At least deployment was easy with the provided Docker image. There were no dependencies.
Overall, the developer experience was just OK in my experience.
Weaviate was the second fastest at serving my open-source Searchly vector database benchmark. With a million fake web pages vectorized and indexed, it was able to serve around 1,050 Top K searches per second on speedy-1.
Importantly, it is also the fastest system that can also spill searches on larger-than-memory collections to disk. This is a very important distinction, despite not being the fastest overall.
Weaviate is not stewarded by a non-profit foundation. It is open-source, which is great, but I always question whether anyone will continue developing a project in the future if the VC-funded organization behind it goes under.
It’s up to you if you want to make Weaviate an irreplaceable component of your company’s tech stack. It is open-source, so you will always be able to run whatever workload you need on self-managed infrastructure.
Weaviate, unlike Milvus, can utilize the disk for searches on collections that are largely than your system’s memory.
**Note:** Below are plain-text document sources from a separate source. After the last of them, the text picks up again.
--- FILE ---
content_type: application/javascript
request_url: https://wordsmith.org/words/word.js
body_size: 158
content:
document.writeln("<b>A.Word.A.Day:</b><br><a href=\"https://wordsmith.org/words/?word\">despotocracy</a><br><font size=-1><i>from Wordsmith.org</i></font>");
Apparently, this leads to quite serious performance tradeoffs, but it’s really important to me that the option is there in the first place.
However, I was not able to find any way to write vector indexes to disk with Weaviate, such as DiskANN. They have written a blog post on the topic, but I can’t find any evidence that they’ve actually implemented a solution in a released product, yet.
The easiest way to get started storing and retrieving vectors is to just use your existing database.
For example, here are pages that list the vector capabilities of the following relational databases:
Vector functionality has been a priority for database vendors due to the AI boom. So, while traditional databases may lag behind vector-first databases in performance or advanced features, there’s a chance they will be good enough for your use case.
With that being said, vector-first databases are still your best bet for building scalable AI applications in the present and will probably remain so for the foreseeable future.